**To be done**:
[A] Can you reproduce, word for word, the stretch of the Hootenanny Gala account from "Over 200 friends" through "Marcie Van Cleave."?
[B] Could you carry on the Hootenanny Gala account, starting right after its final sentence?

**Passage to read**:
▼

Socializing at the Hootenanny: (l-r) former IHM student Jake Riggert of Groton; IHM Percussion Chair Abe Finch and Carrie-Ann Finch of Methuen; and IHM Council member Karen Riggert of Groton.

Socializing at the Hootenanny: (l-r) former IHM student Jake Riggert of Groton; IHM Percussion Chair Abe Finch and Carrie-Ann Finch of Methuen; and IHM Council member Karen Riggert of Groton.

Indian Hill Music raised over $100K at our annual fundraising Gala on the evening of May 14th. The funds will go towards supporting our mission to share the transformative power of music, through education, performance, and outreach.

Over 200 friends of Indian Hill attended the “Hootenanny Gala,” which was held at Sunset Farm in Groton. Patrons came dressed for the occasion in “country glam” attire, from denim and boots to cowboy hats, vests, and colorful bandanas. Live and silent auction items included a custom-made Nantucket Lightship Basket, a trip to the Azores, and an opportunity to plan a concert program for the Orchestra of Indian Hill with Maestro Bruce Hangen. The evening culminated in a barn dance with live musicians and contra-dancing led by professional caller Marcie Van Cleave.

▲

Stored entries
▼

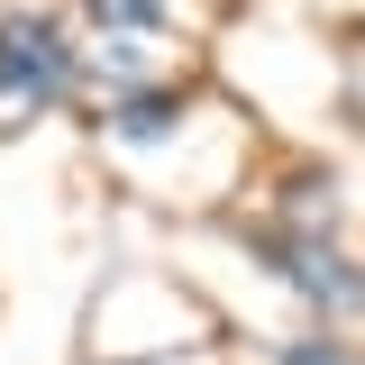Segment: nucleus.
I'll use <instances>...</instances> for the list:
<instances>
[{
	"label": "nucleus",
	"instance_id": "nucleus-4",
	"mask_svg": "<svg viewBox=\"0 0 365 365\" xmlns=\"http://www.w3.org/2000/svg\"><path fill=\"white\" fill-rule=\"evenodd\" d=\"M91 19H101V37H146L165 19V0H91Z\"/></svg>",
	"mask_w": 365,
	"mask_h": 365
},
{
	"label": "nucleus",
	"instance_id": "nucleus-5",
	"mask_svg": "<svg viewBox=\"0 0 365 365\" xmlns=\"http://www.w3.org/2000/svg\"><path fill=\"white\" fill-rule=\"evenodd\" d=\"M292 220L311 228V237H329V220H338V192H329V182H311V174H302V182H292Z\"/></svg>",
	"mask_w": 365,
	"mask_h": 365
},
{
	"label": "nucleus",
	"instance_id": "nucleus-3",
	"mask_svg": "<svg viewBox=\"0 0 365 365\" xmlns=\"http://www.w3.org/2000/svg\"><path fill=\"white\" fill-rule=\"evenodd\" d=\"M110 119H119V137H137V146H155V137H165V128L182 119V101H174V91H128V101H119Z\"/></svg>",
	"mask_w": 365,
	"mask_h": 365
},
{
	"label": "nucleus",
	"instance_id": "nucleus-2",
	"mask_svg": "<svg viewBox=\"0 0 365 365\" xmlns=\"http://www.w3.org/2000/svg\"><path fill=\"white\" fill-rule=\"evenodd\" d=\"M274 265L292 274L311 302H329V311H365V274L329 247V237H292V247H274Z\"/></svg>",
	"mask_w": 365,
	"mask_h": 365
},
{
	"label": "nucleus",
	"instance_id": "nucleus-1",
	"mask_svg": "<svg viewBox=\"0 0 365 365\" xmlns=\"http://www.w3.org/2000/svg\"><path fill=\"white\" fill-rule=\"evenodd\" d=\"M64 83H73V46H64V28H55L46 9L0 19V137L28 128L37 110H55Z\"/></svg>",
	"mask_w": 365,
	"mask_h": 365
},
{
	"label": "nucleus",
	"instance_id": "nucleus-6",
	"mask_svg": "<svg viewBox=\"0 0 365 365\" xmlns=\"http://www.w3.org/2000/svg\"><path fill=\"white\" fill-rule=\"evenodd\" d=\"M283 365H356V356H347V347H319V338H292Z\"/></svg>",
	"mask_w": 365,
	"mask_h": 365
}]
</instances>
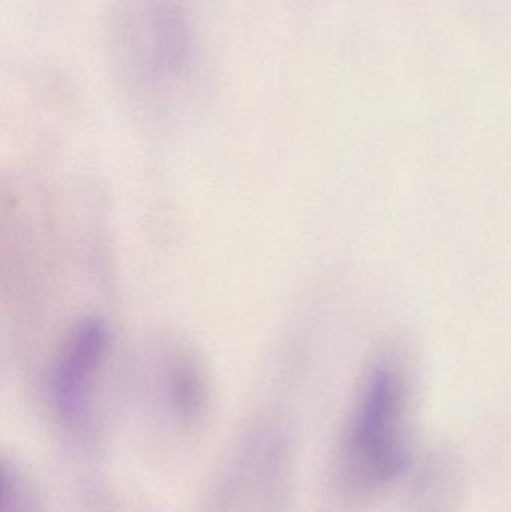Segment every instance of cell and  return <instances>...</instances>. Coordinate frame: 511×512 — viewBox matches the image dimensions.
<instances>
[{
  "label": "cell",
  "mask_w": 511,
  "mask_h": 512,
  "mask_svg": "<svg viewBox=\"0 0 511 512\" xmlns=\"http://www.w3.org/2000/svg\"><path fill=\"white\" fill-rule=\"evenodd\" d=\"M198 0H110L108 62L128 92L174 95L203 65Z\"/></svg>",
  "instance_id": "cell-1"
},
{
  "label": "cell",
  "mask_w": 511,
  "mask_h": 512,
  "mask_svg": "<svg viewBox=\"0 0 511 512\" xmlns=\"http://www.w3.org/2000/svg\"><path fill=\"white\" fill-rule=\"evenodd\" d=\"M339 454L342 486L354 495L383 489L410 465L407 379L395 361H380L366 376Z\"/></svg>",
  "instance_id": "cell-2"
},
{
  "label": "cell",
  "mask_w": 511,
  "mask_h": 512,
  "mask_svg": "<svg viewBox=\"0 0 511 512\" xmlns=\"http://www.w3.org/2000/svg\"><path fill=\"white\" fill-rule=\"evenodd\" d=\"M110 345V330L101 319H83L68 331L51 361L47 382L51 408L60 420H86Z\"/></svg>",
  "instance_id": "cell-3"
},
{
  "label": "cell",
  "mask_w": 511,
  "mask_h": 512,
  "mask_svg": "<svg viewBox=\"0 0 511 512\" xmlns=\"http://www.w3.org/2000/svg\"><path fill=\"white\" fill-rule=\"evenodd\" d=\"M164 391L171 408L183 417L197 414L203 405L200 370L186 352L173 351L164 361Z\"/></svg>",
  "instance_id": "cell-4"
},
{
  "label": "cell",
  "mask_w": 511,
  "mask_h": 512,
  "mask_svg": "<svg viewBox=\"0 0 511 512\" xmlns=\"http://www.w3.org/2000/svg\"><path fill=\"white\" fill-rule=\"evenodd\" d=\"M0 510L2 512H35L21 481L14 474L9 475L6 469H3L2 474Z\"/></svg>",
  "instance_id": "cell-5"
}]
</instances>
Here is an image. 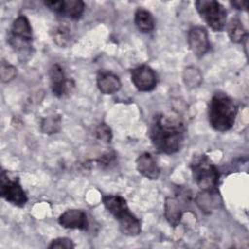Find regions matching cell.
I'll use <instances>...</instances> for the list:
<instances>
[{
    "mask_svg": "<svg viewBox=\"0 0 249 249\" xmlns=\"http://www.w3.org/2000/svg\"><path fill=\"white\" fill-rule=\"evenodd\" d=\"M186 131L184 122L177 115L159 113L152 120L149 136L157 152L171 155L183 146Z\"/></svg>",
    "mask_w": 249,
    "mask_h": 249,
    "instance_id": "1",
    "label": "cell"
},
{
    "mask_svg": "<svg viewBox=\"0 0 249 249\" xmlns=\"http://www.w3.org/2000/svg\"><path fill=\"white\" fill-rule=\"evenodd\" d=\"M237 111L235 102L229 95L224 92H216L208 105L209 124L216 131H228L234 124Z\"/></svg>",
    "mask_w": 249,
    "mask_h": 249,
    "instance_id": "2",
    "label": "cell"
},
{
    "mask_svg": "<svg viewBox=\"0 0 249 249\" xmlns=\"http://www.w3.org/2000/svg\"><path fill=\"white\" fill-rule=\"evenodd\" d=\"M102 203L109 213L118 221L120 231L127 236H136L141 232V222L129 210L126 200L119 195H108L102 197Z\"/></svg>",
    "mask_w": 249,
    "mask_h": 249,
    "instance_id": "3",
    "label": "cell"
},
{
    "mask_svg": "<svg viewBox=\"0 0 249 249\" xmlns=\"http://www.w3.org/2000/svg\"><path fill=\"white\" fill-rule=\"evenodd\" d=\"M193 178L204 192H216L220 174L216 165L205 154L194 157L191 162Z\"/></svg>",
    "mask_w": 249,
    "mask_h": 249,
    "instance_id": "4",
    "label": "cell"
},
{
    "mask_svg": "<svg viewBox=\"0 0 249 249\" xmlns=\"http://www.w3.org/2000/svg\"><path fill=\"white\" fill-rule=\"evenodd\" d=\"M32 27L24 15L18 16L12 23L9 34V44L20 55L30 53L32 43Z\"/></svg>",
    "mask_w": 249,
    "mask_h": 249,
    "instance_id": "5",
    "label": "cell"
},
{
    "mask_svg": "<svg viewBox=\"0 0 249 249\" xmlns=\"http://www.w3.org/2000/svg\"><path fill=\"white\" fill-rule=\"evenodd\" d=\"M200 18L214 31H223L227 25V10L218 1L198 0L195 2Z\"/></svg>",
    "mask_w": 249,
    "mask_h": 249,
    "instance_id": "6",
    "label": "cell"
},
{
    "mask_svg": "<svg viewBox=\"0 0 249 249\" xmlns=\"http://www.w3.org/2000/svg\"><path fill=\"white\" fill-rule=\"evenodd\" d=\"M0 182V195L7 202L18 207H23L26 204L27 196L19 183L18 177L7 170H2Z\"/></svg>",
    "mask_w": 249,
    "mask_h": 249,
    "instance_id": "7",
    "label": "cell"
},
{
    "mask_svg": "<svg viewBox=\"0 0 249 249\" xmlns=\"http://www.w3.org/2000/svg\"><path fill=\"white\" fill-rule=\"evenodd\" d=\"M44 4L56 15L70 19H79L86 7L81 0H49Z\"/></svg>",
    "mask_w": 249,
    "mask_h": 249,
    "instance_id": "8",
    "label": "cell"
},
{
    "mask_svg": "<svg viewBox=\"0 0 249 249\" xmlns=\"http://www.w3.org/2000/svg\"><path fill=\"white\" fill-rule=\"evenodd\" d=\"M130 78L135 88L140 91H151L158 84L157 73L145 64L131 69Z\"/></svg>",
    "mask_w": 249,
    "mask_h": 249,
    "instance_id": "9",
    "label": "cell"
},
{
    "mask_svg": "<svg viewBox=\"0 0 249 249\" xmlns=\"http://www.w3.org/2000/svg\"><path fill=\"white\" fill-rule=\"evenodd\" d=\"M49 75L51 81V89L55 96L62 97L71 92L72 89L74 88V82L66 78L63 68L59 64H53L50 68Z\"/></svg>",
    "mask_w": 249,
    "mask_h": 249,
    "instance_id": "10",
    "label": "cell"
},
{
    "mask_svg": "<svg viewBox=\"0 0 249 249\" xmlns=\"http://www.w3.org/2000/svg\"><path fill=\"white\" fill-rule=\"evenodd\" d=\"M188 45L196 56H203L210 50V42L206 29L202 26L192 27L188 32Z\"/></svg>",
    "mask_w": 249,
    "mask_h": 249,
    "instance_id": "11",
    "label": "cell"
},
{
    "mask_svg": "<svg viewBox=\"0 0 249 249\" xmlns=\"http://www.w3.org/2000/svg\"><path fill=\"white\" fill-rule=\"evenodd\" d=\"M58 223L61 227L70 230L86 231L89 228L87 214L81 209H68L58 217Z\"/></svg>",
    "mask_w": 249,
    "mask_h": 249,
    "instance_id": "12",
    "label": "cell"
},
{
    "mask_svg": "<svg viewBox=\"0 0 249 249\" xmlns=\"http://www.w3.org/2000/svg\"><path fill=\"white\" fill-rule=\"evenodd\" d=\"M136 169L142 176L150 180H157L160 174L156 159L148 152L139 155L136 160Z\"/></svg>",
    "mask_w": 249,
    "mask_h": 249,
    "instance_id": "13",
    "label": "cell"
},
{
    "mask_svg": "<svg viewBox=\"0 0 249 249\" xmlns=\"http://www.w3.org/2000/svg\"><path fill=\"white\" fill-rule=\"evenodd\" d=\"M96 82L98 89L103 94H114L122 86L119 77L107 71H100L97 75Z\"/></svg>",
    "mask_w": 249,
    "mask_h": 249,
    "instance_id": "14",
    "label": "cell"
},
{
    "mask_svg": "<svg viewBox=\"0 0 249 249\" xmlns=\"http://www.w3.org/2000/svg\"><path fill=\"white\" fill-rule=\"evenodd\" d=\"M183 210L178 199L173 197H167L164 203V215L168 223L172 227L178 226L182 218Z\"/></svg>",
    "mask_w": 249,
    "mask_h": 249,
    "instance_id": "15",
    "label": "cell"
},
{
    "mask_svg": "<svg viewBox=\"0 0 249 249\" xmlns=\"http://www.w3.org/2000/svg\"><path fill=\"white\" fill-rule=\"evenodd\" d=\"M134 23L138 30L143 33H150L155 28V19L153 15L142 8L136 10L134 14Z\"/></svg>",
    "mask_w": 249,
    "mask_h": 249,
    "instance_id": "16",
    "label": "cell"
},
{
    "mask_svg": "<svg viewBox=\"0 0 249 249\" xmlns=\"http://www.w3.org/2000/svg\"><path fill=\"white\" fill-rule=\"evenodd\" d=\"M228 35L231 42L239 44L243 43L248 38V33L242 22L238 18H231L227 25Z\"/></svg>",
    "mask_w": 249,
    "mask_h": 249,
    "instance_id": "17",
    "label": "cell"
},
{
    "mask_svg": "<svg viewBox=\"0 0 249 249\" xmlns=\"http://www.w3.org/2000/svg\"><path fill=\"white\" fill-rule=\"evenodd\" d=\"M61 126V118L59 115H51L44 118L41 122V130L43 133L53 134L59 131Z\"/></svg>",
    "mask_w": 249,
    "mask_h": 249,
    "instance_id": "18",
    "label": "cell"
},
{
    "mask_svg": "<svg viewBox=\"0 0 249 249\" xmlns=\"http://www.w3.org/2000/svg\"><path fill=\"white\" fill-rule=\"evenodd\" d=\"M52 36L56 45L64 47L70 41V29L64 25H58L52 31Z\"/></svg>",
    "mask_w": 249,
    "mask_h": 249,
    "instance_id": "19",
    "label": "cell"
},
{
    "mask_svg": "<svg viewBox=\"0 0 249 249\" xmlns=\"http://www.w3.org/2000/svg\"><path fill=\"white\" fill-rule=\"evenodd\" d=\"M17 75V69L6 61L1 62V79L3 82L12 81Z\"/></svg>",
    "mask_w": 249,
    "mask_h": 249,
    "instance_id": "20",
    "label": "cell"
},
{
    "mask_svg": "<svg viewBox=\"0 0 249 249\" xmlns=\"http://www.w3.org/2000/svg\"><path fill=\"white\" fill-rule=\"evenodd\" d=\"M200 76L201 75L197 69H196L195 67H189L185 70V73H184L185 84L188 85V87H192V88L196 87L199 84L194 80V77H200Z\"/></svg>",
    "mask_w": 249,
    "mask_h": 249,
    "instance_id": "21",
    "label": "cell"
},
{
    "mask_svg": "<svg viewBox=\"0 0 249 249\" xmlns=\"http://www.w3.org/2000/svg\"><path fill=\"white\" fill-rule=\"evenodd\" d=\"M50 249H53V248H59V249H71L75 247V244L73 243L72 239L67 238V237H58L55 238L53 240H52V242L50 243V245L48 246Z\"/></svg>",
    "mask_w": 249,
    "mask_h": 249,
    "instance_id": "22",
    "label": "cell"
},
{
    "mask_svg": "<svg viewBox=\"0 0 249 249\" xmlns=\"http://www.w3.org/2000/svg\"><path fill=\"white\" fill-rule=\"evenodd\" d=\"M95 133H96V137L103 141V142H106V143H109L112 139V132H111V129L110 127L106 124H100L96 130H95Z\"/></svg>",
    "mask_w": 249,
    "mask_h": 249,
    "instance_id": "23",
    "label": "cell"
},
{
    "mask_svg": "<svg viewBox=\"0 0 249 249\" xmlns=\"http://www.w3.org/2000/svg\"><path fill=\"white\" fill-rule=\"evenodd\" d=\"M114 160H115V155L111 153H107L103 155L100 159H98L97 162L102 166H108L111 164V162L114 161Z\"/></svg>",
    "mask_w": 249,
    "mask_h": 249,
    "instance_id": "24",
    "label": "cell"
},
{
    "mask_svg": "<svg viewBox=\"0 0 249 249\" xmlns=\"http://www.w3.org/2000/svg\"><path fill=\"white\" fill-rule=\"evenodd\" d=\"M231 5L239 11H245L247 10V6H248V2L246 1H242V0H236V1H231Z\"/></svg>",
    "mask_w": 249,
    "mask_h": 249,
    "instance_id": "25",
    "label": "cell"
}]
</instances>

▲

**Outputs in order**:
[A]
Over 200 friends of Indian Hill attended the “Hootenanny Gala,” which was held at Sunset Farm in Groton. Patrons came dressed for the occasion in “country glam” attire, from denim and boots to cowboy hats, vests, and colorful bandanas. Live and silent auction items included a custom-made Nantucket Lightship Basket, a trip to the Azores, and an opportunity to plan a concert program for the Orchestra of Indian Hill with Maestro Bruce Hangen. The evening culminated in a barn dance with live musicians and contra-dancing led by professional caller Marcie Van Cleave.

[B]
Indian Hill Executive Director Susan Randazzo said, “Our annual fundraising gala builds a wonderful sense of community among both long-time supporters and people who are just learning about us. It is a chance for everyone to feel connected to our mission and to have a great time in the process!”  Proceeds will benefit multiple Indian Hill programs, including its music school student scholarships, free community concerts and subsidized tickets, music partnerships with local schools, and senior outreach activities.

This year’s gala sponsors included Azores Airlines; Belmond Reid’s Palace; ISS Inc.; R.M. Ratta Corp.; Colonial Spirits; Epic Enterprises; Red Hat, Inc.; and West Acton Villageworks.

View more photos.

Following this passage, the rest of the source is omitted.